Lookup-key arguments are exempt

A @condition does not interfere with @lookupKey: lookup-key arguments are consumed upstream by LookupValuesJoinEmitter, not by the WHERE-clause projection. The implementation key is in FieldBuilder.projectFilters:

if (!autoSuppressed && !ca.isLookupKey()) {
    bodyParams.add(...);
}

Lookup-key args bypass the BodyParam path entirely. The lookupBoundNames set passed into walkInputFieldConditions skips them on the input-side too, so an input field that backs a lookup key never emits an implicit predicate even when the input is @table-bound and enclosingOverride is false.

If you @condition a lookup-key arg, the explicit predicate runs alongside the VALUES + JOIN lookup path. override: true on a lookup-key arg has no effect on the lookup itself (it’s not a WHERE-clause predicate to suppress); it only affects the implicit column = ? that would otherwise pair with a non-lookup-key arg of the same shape.

`contextArguments:` flow

Values pulled from GraphQLContext arrive as additional Java parameters on the reflected method, after the table and the input parameters:

type Query {
    citiesForCurrentUser: [City]
        @condition(
            condition: {className: "...", method: "tenantScoped"},
            contextArguments: ["tenantId"]
        )
}

tenantScoped(City table, UUID tenantId) runs at request time.

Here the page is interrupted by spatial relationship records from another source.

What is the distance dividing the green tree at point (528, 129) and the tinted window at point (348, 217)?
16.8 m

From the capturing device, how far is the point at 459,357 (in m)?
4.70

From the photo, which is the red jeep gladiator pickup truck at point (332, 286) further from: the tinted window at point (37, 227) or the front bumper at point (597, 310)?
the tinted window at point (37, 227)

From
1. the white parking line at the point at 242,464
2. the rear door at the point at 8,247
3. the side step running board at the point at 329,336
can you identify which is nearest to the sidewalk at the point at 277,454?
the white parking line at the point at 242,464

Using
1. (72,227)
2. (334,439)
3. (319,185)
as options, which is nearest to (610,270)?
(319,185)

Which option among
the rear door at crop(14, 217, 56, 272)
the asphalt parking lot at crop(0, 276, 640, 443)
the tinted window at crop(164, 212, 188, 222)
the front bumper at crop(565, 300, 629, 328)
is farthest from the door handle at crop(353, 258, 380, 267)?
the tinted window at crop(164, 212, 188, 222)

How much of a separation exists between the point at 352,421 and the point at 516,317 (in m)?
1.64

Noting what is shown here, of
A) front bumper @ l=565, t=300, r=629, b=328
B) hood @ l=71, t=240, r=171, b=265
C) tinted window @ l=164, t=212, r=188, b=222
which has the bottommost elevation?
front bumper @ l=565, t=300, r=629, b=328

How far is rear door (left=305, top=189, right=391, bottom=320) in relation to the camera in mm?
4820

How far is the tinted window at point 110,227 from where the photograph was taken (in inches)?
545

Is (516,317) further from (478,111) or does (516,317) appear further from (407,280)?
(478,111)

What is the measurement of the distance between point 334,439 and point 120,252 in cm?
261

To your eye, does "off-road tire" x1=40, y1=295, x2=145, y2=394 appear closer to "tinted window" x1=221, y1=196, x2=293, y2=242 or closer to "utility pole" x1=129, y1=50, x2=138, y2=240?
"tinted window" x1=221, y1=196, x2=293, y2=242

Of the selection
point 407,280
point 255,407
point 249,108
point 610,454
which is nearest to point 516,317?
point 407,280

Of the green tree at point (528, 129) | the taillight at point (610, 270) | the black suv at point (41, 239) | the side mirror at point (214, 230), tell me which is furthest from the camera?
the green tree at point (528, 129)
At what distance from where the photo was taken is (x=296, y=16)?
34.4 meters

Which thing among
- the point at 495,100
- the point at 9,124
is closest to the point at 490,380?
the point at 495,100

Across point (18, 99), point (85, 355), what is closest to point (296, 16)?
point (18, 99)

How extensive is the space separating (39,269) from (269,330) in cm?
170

Two consequences:

No build-time validation that the context key is wired. A typo in contextArguments surfaces as a null parameter at request time, not at build time. Test the wiring (or log on null in the condition method).
contextArguments: and argMapping: are independent. argMapping: rebinds GraphQL argument names to differently-named Java parameters; contextArguments: adds parameters from the request context. They compose: a method can take (table, mapped GraphQL args, context args) in that order.

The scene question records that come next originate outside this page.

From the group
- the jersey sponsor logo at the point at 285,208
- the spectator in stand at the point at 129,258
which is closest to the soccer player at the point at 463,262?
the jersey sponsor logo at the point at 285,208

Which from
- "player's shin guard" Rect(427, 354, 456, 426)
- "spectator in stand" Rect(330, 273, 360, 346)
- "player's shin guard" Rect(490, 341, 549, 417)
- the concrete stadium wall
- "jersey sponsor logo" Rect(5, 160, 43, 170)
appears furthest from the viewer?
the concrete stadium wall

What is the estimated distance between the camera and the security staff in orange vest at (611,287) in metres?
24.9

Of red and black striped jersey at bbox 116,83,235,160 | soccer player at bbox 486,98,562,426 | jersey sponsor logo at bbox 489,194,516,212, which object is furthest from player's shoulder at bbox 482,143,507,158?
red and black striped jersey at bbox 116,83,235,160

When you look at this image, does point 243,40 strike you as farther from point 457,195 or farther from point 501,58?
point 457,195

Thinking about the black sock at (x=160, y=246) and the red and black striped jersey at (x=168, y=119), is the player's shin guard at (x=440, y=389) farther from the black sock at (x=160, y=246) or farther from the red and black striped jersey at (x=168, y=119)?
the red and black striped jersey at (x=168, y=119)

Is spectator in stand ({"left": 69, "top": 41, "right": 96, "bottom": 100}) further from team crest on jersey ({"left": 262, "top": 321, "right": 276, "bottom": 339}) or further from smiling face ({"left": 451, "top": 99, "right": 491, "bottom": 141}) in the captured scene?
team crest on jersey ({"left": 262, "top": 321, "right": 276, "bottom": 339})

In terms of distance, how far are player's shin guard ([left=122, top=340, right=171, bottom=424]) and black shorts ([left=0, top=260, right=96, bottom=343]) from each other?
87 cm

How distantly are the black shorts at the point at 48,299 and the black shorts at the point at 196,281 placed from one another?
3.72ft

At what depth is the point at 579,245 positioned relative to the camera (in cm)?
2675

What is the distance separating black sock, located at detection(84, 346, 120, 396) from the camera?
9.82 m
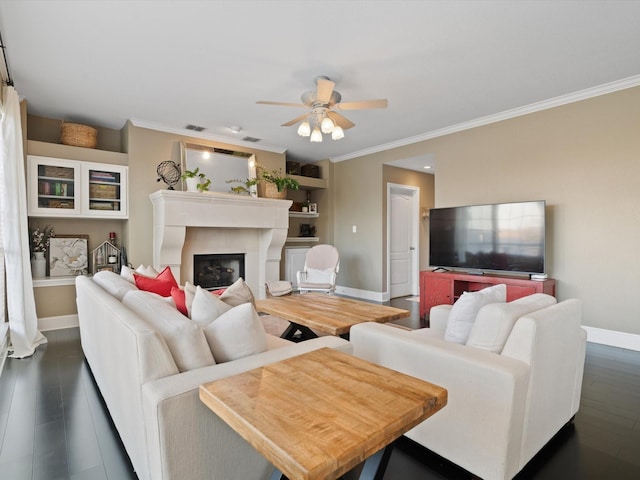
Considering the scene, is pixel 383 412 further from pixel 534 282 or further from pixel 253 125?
pixel 253 125

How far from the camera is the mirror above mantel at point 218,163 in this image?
482cm

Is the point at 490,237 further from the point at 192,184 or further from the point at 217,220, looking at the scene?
the point at 192,184

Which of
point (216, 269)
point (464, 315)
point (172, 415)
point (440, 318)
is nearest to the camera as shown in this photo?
point (172, 415)

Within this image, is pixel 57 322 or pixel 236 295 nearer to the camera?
pixel 236 295

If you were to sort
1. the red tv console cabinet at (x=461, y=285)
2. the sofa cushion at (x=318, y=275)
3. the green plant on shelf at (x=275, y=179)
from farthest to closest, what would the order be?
the green plant on shelf at (x=275, y=179) → the sofa cushion at (x=318, y=275) → the red tv console cabinet at (x=461, y=285)

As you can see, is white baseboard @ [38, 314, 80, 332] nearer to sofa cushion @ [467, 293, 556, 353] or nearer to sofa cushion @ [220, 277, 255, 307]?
Result: sofa cushion @ [220, 277, 255, 307]

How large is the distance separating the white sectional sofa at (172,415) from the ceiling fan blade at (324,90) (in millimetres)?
2133

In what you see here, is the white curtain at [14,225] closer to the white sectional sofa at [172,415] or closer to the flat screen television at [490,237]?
the white sectional sofa at [172,415]

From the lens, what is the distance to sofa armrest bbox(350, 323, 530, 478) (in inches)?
53.8

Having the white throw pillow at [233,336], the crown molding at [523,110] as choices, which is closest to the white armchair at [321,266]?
the crown molding at [523,110]

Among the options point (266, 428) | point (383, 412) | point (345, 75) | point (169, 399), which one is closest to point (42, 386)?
point (169, 399)

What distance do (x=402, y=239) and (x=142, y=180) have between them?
430 centimetres

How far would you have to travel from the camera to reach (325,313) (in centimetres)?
278

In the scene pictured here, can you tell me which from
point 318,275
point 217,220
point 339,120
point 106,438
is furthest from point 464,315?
point 217,220
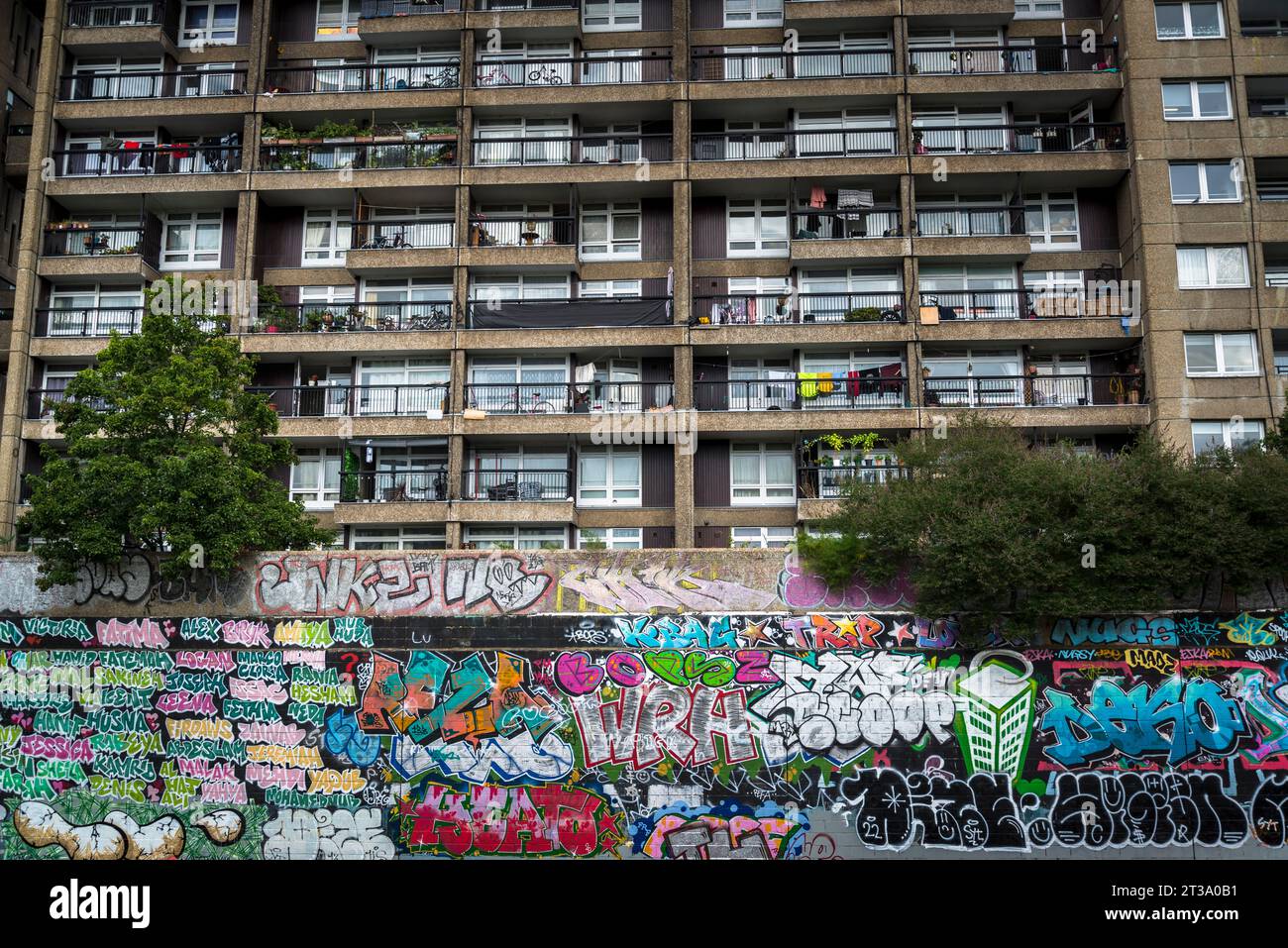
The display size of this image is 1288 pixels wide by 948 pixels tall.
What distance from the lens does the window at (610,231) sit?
36219mm

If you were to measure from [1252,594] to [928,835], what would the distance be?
27.4ft

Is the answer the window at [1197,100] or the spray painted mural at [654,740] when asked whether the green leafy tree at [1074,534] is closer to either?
the spray painted mural at [654,740]

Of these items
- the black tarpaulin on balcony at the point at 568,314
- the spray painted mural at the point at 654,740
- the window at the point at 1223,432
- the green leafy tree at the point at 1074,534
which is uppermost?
the black tarpaulin on balcony at the point at 568,314

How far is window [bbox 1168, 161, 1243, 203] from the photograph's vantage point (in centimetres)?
3334

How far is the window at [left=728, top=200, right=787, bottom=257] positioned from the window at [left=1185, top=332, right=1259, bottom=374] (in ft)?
42.4

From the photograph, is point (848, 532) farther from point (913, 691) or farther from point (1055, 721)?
point (1055, 721)

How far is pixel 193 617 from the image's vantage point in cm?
2342

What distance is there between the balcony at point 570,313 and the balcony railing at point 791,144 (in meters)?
5.70

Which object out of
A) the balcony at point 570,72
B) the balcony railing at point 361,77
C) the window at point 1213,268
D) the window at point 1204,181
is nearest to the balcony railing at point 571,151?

The supplying side of the context-argument story (tenant scoping, request-id propagation, current-user filtering) lives in How-to: Tenant scoping and the runtime-side GraphitronContext interface documented in the runtime API reference.

Constraints and pitfalls

Default is additive. Without override: true, an explicit @condition is AND-ed with the implicit column = ? predicates. Reach for override: only when the explicit method takes over completely.
Argument-level override: true is local. Suppresses just that argument’s implicit predicate, nothing else.
Field-level override: true cascades through @table inputs. Suppresses implicit predicates on direct args and inside @table-bound input arguments. Inner @condition annotations are preserved.
Inner explicit @condition always runs. The rewrite never drops a @condition annotation regardless of how many override: true layers sit above it. Migrators from the legacy generator should audit fields where outer override: true and inner @condition coexist; legacy semantics dropped the inner ones.
Plain inputs have no implicit predicates. Only explicit @condition annotations contribute. Without one, a plain input field is silently a no-op on the SQL side.
jOOQ records cannot contain other records. @record-backed-by-jOOQ inputs can have leaf `@condition`s but cannot nest a sibling jOOQ-record input.
Java-record carriers cascade upward. If any input in a nesting chain is @record-backed by a Java record, every input above it must also be Java-record-backed.
Listed nested inputs ([InnerInput]) require a Java record carrier on the outer input.
contextArguments: is unvalidated at build time. Typos surface as null at request time.
@lookupKey args bypass the implicit-predicate path. override: has no effect on lookup-key dispatch; explicit @condition on a lookup-key arg runs alongside the VALUES + JOIN.